I dropped my hands and backed away as the walls crashed down around my heart and ice filled my veins. It was comforting, in a way, to go back to being the man I was before I knew her. I knew this man well, and he did what he had to do to survive.
Veda’s eyes searched my face. Searching. Searching. Always searching. But whatever she found made her suck in her breath in terror. Without a word, she spun around and ran for the door. Flinging it open, she ran past Enzo and Tristan, and I heard her bare feet on the hard tiles of the great room.

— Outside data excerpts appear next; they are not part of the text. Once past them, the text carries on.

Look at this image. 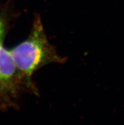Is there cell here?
I'll use <instances>...</instances> for the list:
<instances>
[{"label":"cell","mask_w":124,"mask_h":125,"mask_svg":"<svg viewBox=\"0 0 124 125\" xmlns=\"http://www.w3.org/2000/svg\"><path fill=\"white\" fill-rule=\"evenodd\" d=\"M5 25L4 22L0 24V46L3 45V38L5 36Z\"/></svg>","instance_id":"cell-3"},{"label":"cell","mask_w":124,"mask_h":125,"mask_svg":"<svg viewBox=\"0 0 124 125\" xmlns=\"http://www.w3.org/2000/svg\"><path fill=\"white\" fill-rule=\"evenodd\" d=\"M3 22V20H2V19H0V24H1V23H2Z\"/></svg>","instance_id":"cell-4"},{"label":"cell","mask_w":124,"mask_h":125,"mask_svg":"<svg viewBox=\"0 0 124 125\" xmlns=\"http://www.w3.org/2000/svg\"><path fill=\"white\" fill-rule=\"evenodd\" d=\"M25 90L30 91L19 72L10 50L0 46V101L1 107H14L19 95Z\"/></svg>","instance_id":"cell-2"},{"label":"cell","mask_w":124,"mask_h":125,"mask_svg":"<svg viewBox=\"0 0 124 125\" xmlns=\"http://www.w3.org/2000/svg\"><path fill=\"white\" fill-rule=\"evenodd\" d=\"M16 66L34 94H38L32 77L42 67L53 63H63L61 57L48 40L39 15H36L28 38L10 50Z\"/></svg>","instance_id":"cell-1"}]
</instances>
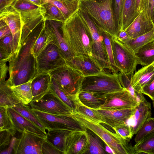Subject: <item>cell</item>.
<instances>
[{
  "label": "cell",
  "mask_w": 154,
  "mask_h": 154,
  "mask_svg": "<svg viewBox=\"0 0 154 154\" xmlns=\"http://www.w3.org/2000/svg\"><path fill=\"white\" fill-rule=\"evenodd\" d=\"M63 38L74 56H91L92 39L90 31L78 9L62 23Z\"/></svg>",
  "instance_id": "cell-1"
},
{
  "label": "cell",
  "mask_w": 154,
  "mask_h": 154,
  "mask_svg": "<svg viewBox=\"0 0 154 154\" xmlns=\"http://www.w3.org/2000/svg\"><path fill=\"white\" fill-rule=\"evenodd\" d=\"M102 31L116 38L119 32L114 16L113 0H79V8Z\"/></svg>",
  "instance_id": "cell-2"
},
{
  "label": "cell",
  "mask_w": 154,
  "mask_h": 154,
  "mask_svg": "<svg viewBox=\"0 0 154 154\" xmlns=\"http://www.w3.org/2000/svg\"><path fill=\"white\" fill-rule=\"evenodd\" d=\"M32 45L23 44L16 54L6 82L10 87L15 86L32 80L38 73L36 58L31 51Z\"/></svg>",
  "instance_id": "cell-3"
},
{
  "label": "cell",
  "mask_w": 154,
  "mask_h": 154,
  "mask_svg": "<svg viewBox=\"0 0 154 154\" xmlns=\"http://www.w3.org/2000/svg\"><path fill=\"white\" fill-rule=\"evenodd\" d=\"M71 116L86 129L98 136L116 154H134L133 146L128 141L117 133L108 130L100 123L94 121L76 111H72Z\"/></svg>",
  "instance_id": "cell-4"
},
{
  "label": "cell",
  "mask_w": 154,
  "mask_h": 154,
  "mask_svg": "<svg viewBox=\"0 0 154 154\" xmlns=\"http://www.w3.org/2000/svg\"><path fill=\"white\" fill-rule=\"evenodd\" d=\"M14 8L21 16L23 26L20 45L34 29L44 20L45 10L43 6H38L28 0H17Z\"/></svg>",
  "instance_id": "cell-5"
},
{
  "label": "cell",
  "mask_w": 154,
  "mask_h": 154,
  "mask_svg": "<svg viewBox=\"0 0 154 154\" xmlns=\"http://www.w3.org/2000/svg\"><path fill=\"white\" fill-rule=\"evenodd\" d=\"M125 89L121 84L118 74L103 71L97 74L85 76L80 91L106 94Z\"/></svg>",
  "instance_id": "cell-6"
},
{
  "label": "cell",
  "mask_w": 154,
  "mask_h": 154,
  "mask_svg": "<svg viewBox=\"0 0 154 154\" xmlns=\"http://www.w3.org/2000/svg\"><path fill=\"white\" fill-rule=\"evenodd\" d=\"M79 14L88 27L92 35V56L104 71L112 73L103 35V31L85 12L78 9Z\"/></svg>",
  "instance_id": "cell-7"
},
{
  "label": "cell",
  "mask_w": 154,
  "mask_h": 154,
  "mask_svg": "<svg viewBox=\"0 0 154 154\" xmlns=\"http://www.w3.org/2000/svg\"><path fill=\"white\" fill-rule=\"evenodd\" d=\"M67 94L76 97L84 76L67 64L48 72Z\"/></svg>",
  "instance_id": "cell-8"
},
{
  "label": "cell",
  "mask_w": 154,
  "mask_h": 154,
  "mask_svg": "<svg viewBox=\"0 0 154 154\" xmlns=\"http://www.w3.org/2000/svg\"><path fill=\"white\" fill-rule=\"evenodd\" d=\"M31 109L45 129H66L85 131L86 129L71 115H54L32 108Z\"/></svg>",
  "instance_id": "cell-9"
},
{
  "label": "cell",
  "mask_w": 154,
  "mask_h": 154,
  "mask_svg": "<svg viewBox=\"0 0 154 154\" xmlns=\"http://www.w3.org/2000/svg\"><path fill=\"white\" fill-rule=\"evenodd\" d=\"M35 58L38 74L48 72L67 64L60 48L54 41L49 43Z\"/></svg>",
  "instance_id": "cell-10"
},
{
  "label": "cell",
  "mask_w": 154,
  "mask_h": 154,
  "mask_svg": "<svg viewBox=\"0 0 154 154\" xmlns=\"http://www.w3.org/2000/svg\"><path fill=\"white\" fill-rule=\"evenodd\" d=\"M114 61L120 72L128 74L134 72L137 65L133 52L116 38L110 37Z\"/></svg>",
  "instance_id": "cell-11"
},
{
  "label": "cell",
  "mask_w": 154,
  "mask_h": 154,
  "mask_svg": "<svg viewBox=\"0 0 154 154\" xmlns=\"http://www.w3.org/2000/svg\"><path fill=\"white\" fill-rule=\"evenodd\" d=\"M29 105L32 109L52 114H70L72 112L51 89Z\"/></svg>",
  "instance_id": "cell-12"
},
{
  "label": "cell",
  "mask_w": 154,
  "mask_h": 154,
  "mask_svg": "<svg viewBox=\"0 0 154 154\" xmlns=\"http://www.w3.org/2000/svg\"><path fill=\"white\" fill-rule=\"evenodd\" d=\"M45 139L25 131L20 138H16L13 153L42 154V146Z\"/></svg>",
  "instance_id": "cell-13"
},
{
  "label": "cell",
  "mask_w": 154,
  "mask_h": 154,
  "mask_svg": "<svg viewBox=\"0 0 154 154\" xmlns=\"http://www.w3.org/2000/svg\"><path fill=\"white\" fill-rule=\"evenodd\" d=\"M105 96V102L100 107V109H112L133 108L139 103L126 89L107 93Z\"/></svg>",
  "instance_id": "cell-14"
},
{
  "label": "cell",
  "mask_w": 154,
  "mask_h": 154,
  "mask_svg": "<svg viewBox=\"0 0 154 154\" xmlns=\"http://www.w3.org/2000/svg\"><path fill=\"white\" fill-rule=\"evenodd\" d=\"M67 65L84 76L97 74L104 71L97 61L91 56H79L66 61Z\"/></svg>",
  "instance_id": "cell-15"
},
{
  "label": "cell",
  "mask_w": 154,
  "mask_h": 154,
  "mask_svg": "<svg viewBox=\"0 0 154 154\" xmlns=\"http://www.w3.org/2000/svg\"><path fill=\"white\" fill-rule=\"evenodd\" d=\"M151 115L150 103L143 97L134 107L133 113L126 123L129 126L133 135L136 134L140 128Z\"/></svg>",
  "instance_id": "cell-16"
},
{
  "label": "cell",
  "mask_w": 154,
  "mask_h": 154,
  "mask_svg": "<svg viewBox=\"0 0 154 154\" xmlns=\"http://www.w3.org/2000/svg\"><path fill=\"white\" fill-rule=\"evenodd\" d=\"M0 19L4 20L9 26L15 48H19L21 46L20 40L23 26L20 13L12 6L0 12Z\"/></svg>",
  "instance_id": "cell-17"
},
{
  "label": "cell",
  "mask_w": 154,
  "mask_h": 154,
  "mask_svg": "<svg viewBox=\"0 0 154 154\" xmlns=\"http://www.w3.org/2000/svg\"><path fill=\"white\" fill-rule=\"evenodd\" d=\"M134 107L112 109H93L101 117L104 124L113 129L125 123L131 116Z\"/></svg>",
  "instance_id": "cell-18"
},
{
  "label": "cell",
  "mask_w": 154,
  "mask_h": 154,
  "mask_svg": "<svg viewBox=\"0 0 154 154\" xmlns=\"http://www.w3.org/2000/svg\"><path fill=\"white\" fill-rule=\"evenodd\" d=\"M86 131H72L68 134L65 140L64 154H85L88 149Z\"/></svg>",
  "instance_id": "cell-19"
},
{
  "label": "cell",
  "mask_w": 154,
  "mask_h": 154,
  "mask_svg": "<svg viewBox=\"0 0 154 154\" xmlns=\"http://www.w3.org/2000/svg\"><path fill=\"white\" fill-rule=\"evenodd\" d=\"M14 127L19 132L24 131L46 138L47 132L18 113L11 107L7 108Z\"/></svg>",
  "instance_id": "cell-20"
},
{
  "label": "cell",
  "mask_w": 154,
  "mask_h": 154,
  "mask_svg": "<svg viewBox=\"0 0 154 154\" xmlns=\"http://www.w3.org/2000/svg\"><path fill=\"white\" fill-rule=\"evenodd\" d=\"M154 28V25L152 20L146 15L143 10L125 31L131 38H134L148 32Z\"/></svg>",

“Let her go,” I told them when they looked at me in question. Turning away, I walked across the broken glass to pour myself another drink, leaving bloody footprints on the way. I didn’t feel the shards slicing the bottoms of my feet. I didn’t feel anything. “Enzo.”
I heard him come into the office. “Yeah.”
“Take her out of this house. Give her enough money to go wherever she wants to go. Bus. Plane. I don’t give a shit. Make sure I can’t track her.”
“I’m on it.”
He left, closing the door behind him.
I walked back across the glass to my chair and sat down in the silence, my hands gripping the arms tight enough to hold me there. A few minutes later, I heard the front door close.
And the last remnants of my heart shattered.